Buhurcu: Vakıf kuruluşlarında buhur yapmakla görevli kişi. ( Yani güzel koku için tütsü yapan kişi )
Câbi: Vakıf gelirlerini toplamakla görevli tahsildar.
Câmeşûy: Yeniçeri ocağında ve darüşşifalarda çamaşır yıkamakla görevli olanlar. ( Yani çamaşırcılar )
Cüz-hân: Kur’an’ın otuz bölümünden birini okumakla görevli okuyucu kimse. ( Cüz okuyucular )
Çerâgî: Kandilci ve sirâcî’nin eşanlamı. Çerâgî özellikle tekkelerin lambalarını yakmakla meşgul olan şahsı ifade etmektedir.

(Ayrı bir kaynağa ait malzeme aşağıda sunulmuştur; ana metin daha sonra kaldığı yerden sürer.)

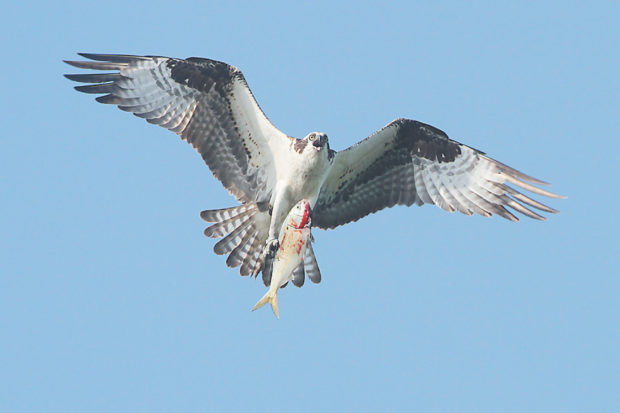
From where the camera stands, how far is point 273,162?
13.1m

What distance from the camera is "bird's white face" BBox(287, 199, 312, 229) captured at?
12.7 m

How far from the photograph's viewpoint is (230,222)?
13516 millimetres

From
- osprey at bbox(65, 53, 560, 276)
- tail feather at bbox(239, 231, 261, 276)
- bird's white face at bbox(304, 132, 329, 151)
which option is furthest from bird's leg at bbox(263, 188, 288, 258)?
bird's white face at bbox(304, 132, 329, 151)

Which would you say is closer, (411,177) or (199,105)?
(199,105)

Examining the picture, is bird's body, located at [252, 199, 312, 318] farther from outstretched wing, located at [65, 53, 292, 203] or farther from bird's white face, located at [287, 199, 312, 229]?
outstretched wing, located at [65, 53, 292, 203]

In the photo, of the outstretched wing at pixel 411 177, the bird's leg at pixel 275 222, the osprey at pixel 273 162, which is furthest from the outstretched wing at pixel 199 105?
the outstretched wing at pixel 411 177

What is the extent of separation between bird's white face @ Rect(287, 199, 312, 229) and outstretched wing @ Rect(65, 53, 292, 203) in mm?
607

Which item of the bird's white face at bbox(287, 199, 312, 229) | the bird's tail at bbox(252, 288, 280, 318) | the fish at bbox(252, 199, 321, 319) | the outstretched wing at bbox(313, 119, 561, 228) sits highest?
the outstretched wing at bbox(313, 119, 561, 228)

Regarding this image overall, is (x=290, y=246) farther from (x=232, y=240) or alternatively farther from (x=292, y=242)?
(x=232, y=240)

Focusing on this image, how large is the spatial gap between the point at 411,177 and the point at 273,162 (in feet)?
6.64

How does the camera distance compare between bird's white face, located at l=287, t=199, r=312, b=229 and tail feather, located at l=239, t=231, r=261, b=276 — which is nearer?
bird's white face, located at l=287, t=199, r=312, b=229

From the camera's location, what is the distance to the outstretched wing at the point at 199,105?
12875 mm

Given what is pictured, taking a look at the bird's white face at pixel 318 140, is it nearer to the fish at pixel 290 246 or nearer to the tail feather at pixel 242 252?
the fish at pixel 290 246

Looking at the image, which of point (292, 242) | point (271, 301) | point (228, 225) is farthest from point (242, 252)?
point (271, 301)
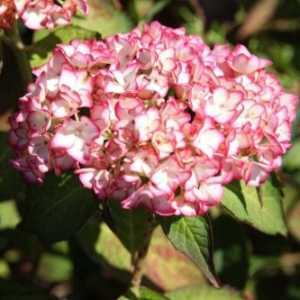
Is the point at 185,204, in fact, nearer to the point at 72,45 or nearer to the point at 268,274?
the point at 72,45

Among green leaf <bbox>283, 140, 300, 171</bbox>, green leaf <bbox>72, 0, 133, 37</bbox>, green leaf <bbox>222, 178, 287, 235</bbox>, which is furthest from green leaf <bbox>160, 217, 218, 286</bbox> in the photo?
green leaf <bbox>283, 140, 300, 171</bbox>

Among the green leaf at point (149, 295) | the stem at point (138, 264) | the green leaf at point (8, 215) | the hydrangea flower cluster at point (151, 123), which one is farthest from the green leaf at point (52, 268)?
the hydrangea flower cluster at point (151, 123)

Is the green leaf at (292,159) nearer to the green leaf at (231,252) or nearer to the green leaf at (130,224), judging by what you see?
the green leaf at (231,252)

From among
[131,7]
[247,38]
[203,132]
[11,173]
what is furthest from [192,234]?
[247,38]

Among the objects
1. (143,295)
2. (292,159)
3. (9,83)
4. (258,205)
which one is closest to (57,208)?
(143,295)

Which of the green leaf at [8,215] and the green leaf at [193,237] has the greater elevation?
the green leaf at [193,237]

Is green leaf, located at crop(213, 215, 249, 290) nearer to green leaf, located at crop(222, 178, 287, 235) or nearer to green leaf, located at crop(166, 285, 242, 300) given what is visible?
green leaf, located at crop(166, 285, 242, 300)
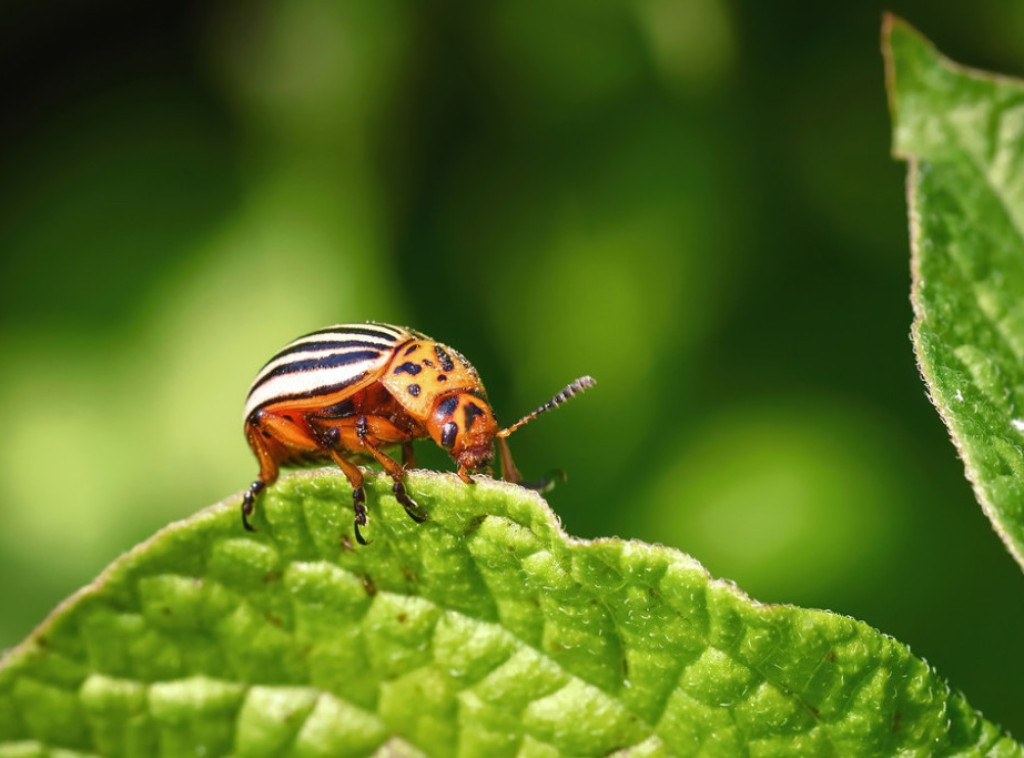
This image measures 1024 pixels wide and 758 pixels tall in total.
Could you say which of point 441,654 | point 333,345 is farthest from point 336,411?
point 441,654

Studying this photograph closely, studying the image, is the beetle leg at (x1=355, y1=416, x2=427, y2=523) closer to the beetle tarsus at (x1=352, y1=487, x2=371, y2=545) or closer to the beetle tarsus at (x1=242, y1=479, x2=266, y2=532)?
the beetle tarsus at (x1=352, y1=487, x2=371, y2=545)

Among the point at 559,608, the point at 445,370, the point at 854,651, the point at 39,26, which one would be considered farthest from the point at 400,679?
the point at 39,26

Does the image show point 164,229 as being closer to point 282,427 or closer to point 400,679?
point 282,427

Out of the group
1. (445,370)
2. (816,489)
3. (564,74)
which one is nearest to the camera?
(445,370)

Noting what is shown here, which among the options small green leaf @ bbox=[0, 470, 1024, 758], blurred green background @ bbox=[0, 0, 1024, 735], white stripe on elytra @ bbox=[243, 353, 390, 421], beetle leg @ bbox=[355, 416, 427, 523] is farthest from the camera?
blurred green background @ bbox=[0, 0, 1024, 735]

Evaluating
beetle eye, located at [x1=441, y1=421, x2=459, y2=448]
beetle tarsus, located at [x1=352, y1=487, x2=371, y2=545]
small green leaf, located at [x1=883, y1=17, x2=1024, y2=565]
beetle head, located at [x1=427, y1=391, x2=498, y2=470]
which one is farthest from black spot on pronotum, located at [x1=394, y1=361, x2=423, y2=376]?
small green leaf, located at [x1=883, y1=17, x2=1024, y2=565]

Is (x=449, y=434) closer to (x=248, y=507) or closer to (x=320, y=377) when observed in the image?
(x=320, y=377)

Derviş: Herhangi bir tarikate intisap ederek şeyhin hizmetinde olan kişi.
Devir-hân: Her Cuma namazından önce, Kur’an’ın bir cüzünü okumakla görevli olan ve bir ayın sonunda yeniden başlamak üzere Kur’an’ı hatim eden kişi.
Dirhem: Gümüş para ( bir ölçü birimi ) 1 okka 400 dirhem.
Du’âgû: Vakıf kurucularının isteklerinin gerçekleşmesi gayesiyle Allah’a dua eden kişiye verilen özel isim. Güzel dua okuyan kişi.
Eczâhân: Kur’an’ın otuz bölümünden birini yani bir cüzünü okumakla vazifeli okuyucular.
Edviyekûb: Darüşşifada macun, merhem ve şurupları hazırlamak üzere bitkileri döven kişi, attar. ( yani ilaç hazırlayıcısı )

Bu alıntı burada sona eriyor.